◆ Directions for this task
Would you please repeat all of the data exactly, omitting the pictures?

◆ Records for processing
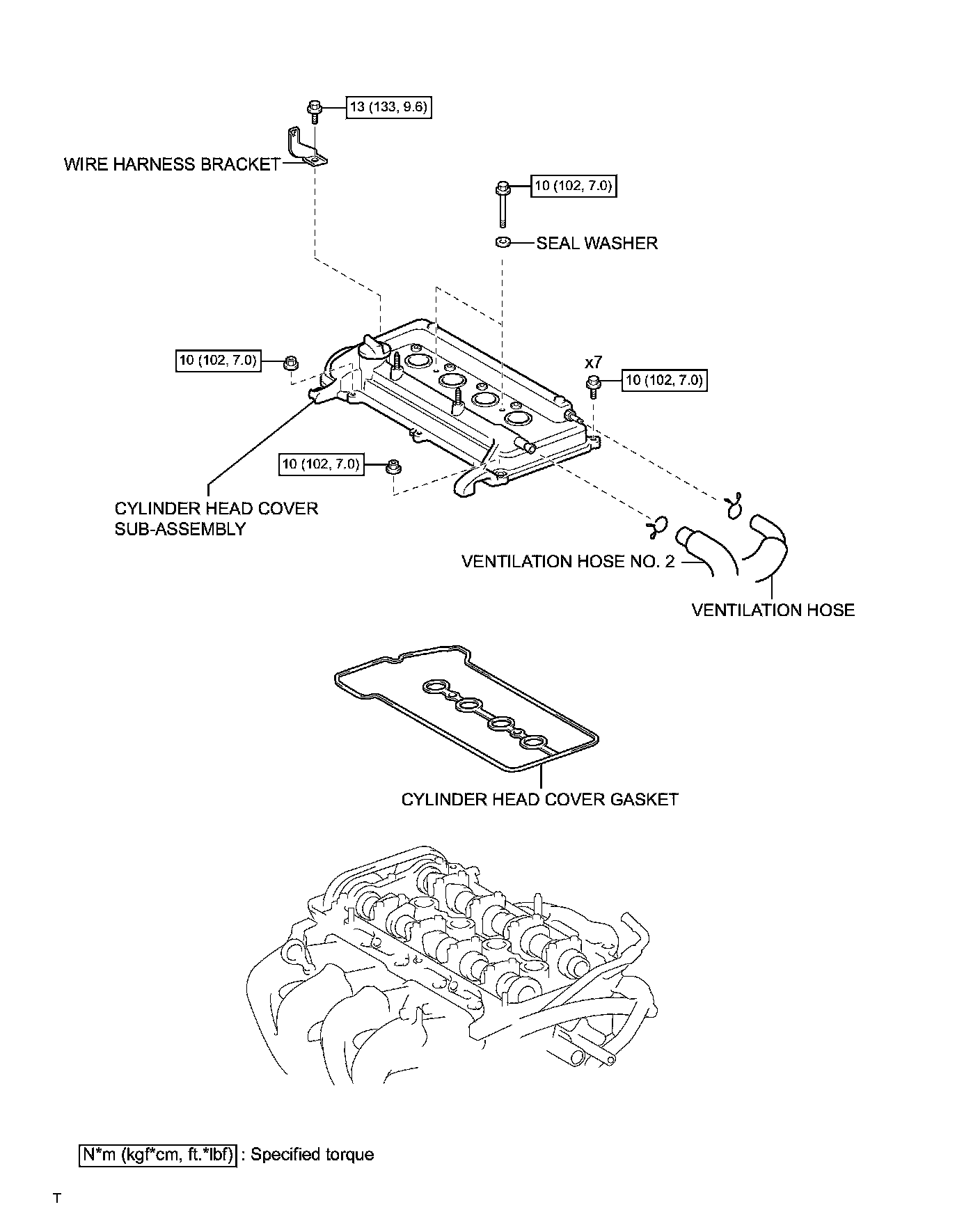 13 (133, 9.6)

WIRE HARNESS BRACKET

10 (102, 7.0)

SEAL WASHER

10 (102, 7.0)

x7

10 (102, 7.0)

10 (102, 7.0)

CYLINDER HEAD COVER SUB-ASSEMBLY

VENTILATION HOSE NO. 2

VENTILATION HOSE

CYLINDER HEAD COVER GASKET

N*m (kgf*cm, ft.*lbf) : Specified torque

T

◆ Written answer
 13 (133, 9.6)

WIRE HARNESS BRACKET

10 (102, 7.0)

SEAL WASHER

10 (102, 7.0)

x7

10 (102, 7.0)

10 (102, 7.0)

CYLINDER HEAD COVER SUB-ASSEMBLY

VENTILATION HOSE NO. 2

VENTILATION HOSE

CYLINDER HEAD COVER GASKET

N*m (kgf*cm, ft.*lbf) : Specified torque

T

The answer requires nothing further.